Prep the Chicken: Start by trimming any excess fat from the chicken thighs and patting them dry with paper towels.
Make the Sauce: In a medium mixing bowl, whisk together the soy sauce, honey, rice vinegar, sesame oil, minced garlic, grated ginger, and red pepper flakes (if using).
Sauté the Chicken: Turn on the Instant Pot and select the 'Sauté' function. Once hot, add a drizzle of sesame oil and the chicken thighs. Brown the chicken on each side for about 2-3 minutes.
Pressure Cook: Pour the teriyaki sauce over the chicken in the pot. Close the lid, ensuring the vent is sealed, and set the Instant Pot to 'Manual' high pressure for 10 minutes.
Release Pressure: When the cooking time is up, allow for a natural release of pressure for 5 minutes, then carefully switch to a quick release to let out the rest of the steam.

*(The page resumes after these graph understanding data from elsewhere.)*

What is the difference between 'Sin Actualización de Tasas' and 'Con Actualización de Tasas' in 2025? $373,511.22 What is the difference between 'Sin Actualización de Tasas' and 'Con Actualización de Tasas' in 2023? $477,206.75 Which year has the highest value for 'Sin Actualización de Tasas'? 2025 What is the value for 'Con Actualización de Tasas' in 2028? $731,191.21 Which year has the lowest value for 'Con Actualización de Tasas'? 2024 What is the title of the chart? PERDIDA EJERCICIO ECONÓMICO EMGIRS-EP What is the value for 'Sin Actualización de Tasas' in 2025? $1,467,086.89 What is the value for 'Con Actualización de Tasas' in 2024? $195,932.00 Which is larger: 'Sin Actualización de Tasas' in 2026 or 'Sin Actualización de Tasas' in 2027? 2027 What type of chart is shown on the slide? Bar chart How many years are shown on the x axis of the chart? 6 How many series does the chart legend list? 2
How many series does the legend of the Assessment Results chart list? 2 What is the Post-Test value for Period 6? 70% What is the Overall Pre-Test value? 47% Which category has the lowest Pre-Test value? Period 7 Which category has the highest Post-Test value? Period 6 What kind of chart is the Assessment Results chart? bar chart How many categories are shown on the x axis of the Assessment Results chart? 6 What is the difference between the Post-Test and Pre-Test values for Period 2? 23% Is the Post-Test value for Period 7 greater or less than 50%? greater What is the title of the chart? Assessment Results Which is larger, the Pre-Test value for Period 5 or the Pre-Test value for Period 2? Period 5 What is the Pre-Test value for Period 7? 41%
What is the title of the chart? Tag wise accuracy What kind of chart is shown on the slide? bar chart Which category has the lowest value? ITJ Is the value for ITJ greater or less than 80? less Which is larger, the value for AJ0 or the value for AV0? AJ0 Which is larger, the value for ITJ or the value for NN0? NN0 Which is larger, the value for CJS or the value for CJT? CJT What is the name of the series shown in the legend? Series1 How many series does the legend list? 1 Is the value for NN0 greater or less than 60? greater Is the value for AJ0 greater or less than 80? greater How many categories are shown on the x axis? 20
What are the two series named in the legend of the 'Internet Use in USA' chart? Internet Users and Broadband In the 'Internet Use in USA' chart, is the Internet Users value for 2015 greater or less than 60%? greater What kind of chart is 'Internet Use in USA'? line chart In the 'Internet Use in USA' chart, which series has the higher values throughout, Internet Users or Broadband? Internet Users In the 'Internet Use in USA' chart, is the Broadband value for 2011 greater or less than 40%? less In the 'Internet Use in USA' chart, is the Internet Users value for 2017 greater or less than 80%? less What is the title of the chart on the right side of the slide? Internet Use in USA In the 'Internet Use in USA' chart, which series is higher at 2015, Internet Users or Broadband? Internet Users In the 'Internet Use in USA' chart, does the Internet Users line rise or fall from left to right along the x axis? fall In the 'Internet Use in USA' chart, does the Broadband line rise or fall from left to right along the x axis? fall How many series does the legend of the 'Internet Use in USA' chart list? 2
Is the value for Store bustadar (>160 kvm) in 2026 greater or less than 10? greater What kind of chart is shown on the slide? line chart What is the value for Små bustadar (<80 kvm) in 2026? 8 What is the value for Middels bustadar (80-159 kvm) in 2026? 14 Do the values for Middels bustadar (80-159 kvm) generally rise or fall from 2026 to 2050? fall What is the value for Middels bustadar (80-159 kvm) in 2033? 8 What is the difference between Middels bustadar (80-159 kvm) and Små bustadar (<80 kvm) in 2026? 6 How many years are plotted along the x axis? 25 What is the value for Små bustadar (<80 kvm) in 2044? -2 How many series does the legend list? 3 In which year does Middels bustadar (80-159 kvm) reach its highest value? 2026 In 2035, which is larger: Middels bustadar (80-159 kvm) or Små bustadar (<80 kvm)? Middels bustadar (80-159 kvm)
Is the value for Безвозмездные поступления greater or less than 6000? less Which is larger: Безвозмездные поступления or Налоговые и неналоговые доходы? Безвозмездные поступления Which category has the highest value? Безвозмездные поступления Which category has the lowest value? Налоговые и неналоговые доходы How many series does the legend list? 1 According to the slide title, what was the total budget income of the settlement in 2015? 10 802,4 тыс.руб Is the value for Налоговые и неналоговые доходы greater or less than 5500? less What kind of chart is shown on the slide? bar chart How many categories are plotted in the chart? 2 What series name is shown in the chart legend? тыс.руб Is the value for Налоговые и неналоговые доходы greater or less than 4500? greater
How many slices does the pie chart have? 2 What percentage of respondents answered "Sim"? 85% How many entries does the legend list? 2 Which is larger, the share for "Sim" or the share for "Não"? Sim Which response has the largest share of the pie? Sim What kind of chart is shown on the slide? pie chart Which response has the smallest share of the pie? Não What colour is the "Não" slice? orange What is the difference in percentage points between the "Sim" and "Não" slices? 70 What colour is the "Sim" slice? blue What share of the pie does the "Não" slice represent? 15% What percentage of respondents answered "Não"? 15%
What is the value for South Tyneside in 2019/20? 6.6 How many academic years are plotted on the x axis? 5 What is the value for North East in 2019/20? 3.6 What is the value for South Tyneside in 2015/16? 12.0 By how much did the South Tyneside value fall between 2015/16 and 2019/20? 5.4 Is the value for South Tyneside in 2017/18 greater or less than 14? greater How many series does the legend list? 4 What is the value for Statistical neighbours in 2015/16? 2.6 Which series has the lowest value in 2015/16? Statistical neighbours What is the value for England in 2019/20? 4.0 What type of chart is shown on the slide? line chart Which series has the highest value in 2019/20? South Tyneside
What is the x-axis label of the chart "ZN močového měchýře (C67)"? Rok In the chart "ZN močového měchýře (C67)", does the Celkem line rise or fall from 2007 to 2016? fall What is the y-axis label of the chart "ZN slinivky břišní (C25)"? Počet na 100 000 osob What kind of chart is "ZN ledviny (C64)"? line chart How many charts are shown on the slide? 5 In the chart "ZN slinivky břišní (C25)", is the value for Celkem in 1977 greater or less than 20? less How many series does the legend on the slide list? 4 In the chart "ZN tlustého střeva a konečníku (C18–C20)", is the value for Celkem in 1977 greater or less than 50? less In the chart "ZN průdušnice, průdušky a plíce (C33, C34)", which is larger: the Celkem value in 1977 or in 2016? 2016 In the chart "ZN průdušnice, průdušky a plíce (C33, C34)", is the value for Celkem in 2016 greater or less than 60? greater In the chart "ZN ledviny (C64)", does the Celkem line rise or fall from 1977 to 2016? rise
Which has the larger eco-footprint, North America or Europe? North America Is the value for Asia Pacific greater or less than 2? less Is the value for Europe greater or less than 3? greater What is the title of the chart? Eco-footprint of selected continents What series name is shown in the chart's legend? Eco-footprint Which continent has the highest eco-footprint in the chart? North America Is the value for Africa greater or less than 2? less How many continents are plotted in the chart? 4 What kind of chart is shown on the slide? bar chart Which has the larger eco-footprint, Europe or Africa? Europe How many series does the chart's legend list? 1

Thicken the Sauce: Remove the chicken from the pot and set it aside on a cutting board. In a small bowl, mix the cornstarch and water to create a slurry. Turn the Instant Pot back to 'Sauté' and stir in the slurry. Let it cook for a couple of minutes until the sauce thickens.
Shred the Chicken: Once the sauce is thickened, shred the chicken thighs using two forks and return them to the pot, mixing well to coat the chicken with the sauce.
Serve: Serve the teriyaki chicken over a bed of cooked jasmine rice. Garnish with sesame seeds and sliced green onions for a fresh touch.
Notes
Serve in bowls, and add a side of steamed broccoli or snap peas for a colorful, healthy addition!